== GIVEN PROBLEM ==
Please render the material below as a Markdown table with two columns, Row and Line, giving each line its own numbered row. Skip blank lines and leave the pictures out.

== Records excerpted from a collection ==
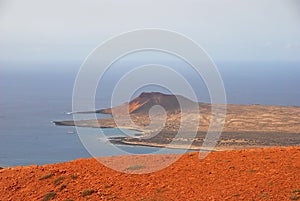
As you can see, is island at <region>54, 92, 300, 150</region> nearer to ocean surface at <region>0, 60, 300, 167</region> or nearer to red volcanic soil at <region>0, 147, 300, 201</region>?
ocean surface at <region>0, 60, 300, 167</region>

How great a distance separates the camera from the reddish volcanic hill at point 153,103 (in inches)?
4564

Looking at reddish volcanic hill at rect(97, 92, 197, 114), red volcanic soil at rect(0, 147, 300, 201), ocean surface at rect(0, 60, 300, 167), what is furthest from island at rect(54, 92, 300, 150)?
red volcanic soil at rect(0, 147, 300, 201)

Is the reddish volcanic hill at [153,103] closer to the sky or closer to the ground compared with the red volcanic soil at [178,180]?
closer to the sky

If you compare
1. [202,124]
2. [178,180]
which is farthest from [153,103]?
[178,180]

== FINAL RESULT ==
| Row | Line |
|---|---|
| 1 | As you can see, is island at <region>54, 92, 300, 150</region> nearer to ocean surface at <region>0, 60, 300, 167</region> or nearer to red volcanic soil at <region>0, 147, 300, 201</region>? |
| 2 | ocean surface at <region>0, 60, 300, 167</region> |
| 3 | How great a distance separates the camera from the reddish volcanic hill at point 153,103 (in inches)? |
| 4 | 4564 |
| 5 | Looking at reddish volcanic hill at rect(97, 92, 197, 114), red volcanic soil at rect(0, 147, 300, 201), ocean surface at rect(0, 60, 300, 167), what is furthest from island at rect(54, 92, 300, 150)? |
| 6 | red volcanic soil at rect(0, 147, 300, 201) |
| 7 | Is the reddish volcanic hill at [153,103] closer to the sky or closer to the ground compared with the red volcanic soil at [178,180]? |
| 8 | closer to the sky |
| 9 | If you compare |
| 10 | 1. [202,124] |
| 11 | 2. [178,180] |
| 12 | which is farthest from [153,103]? |
| 13 | [178,180] |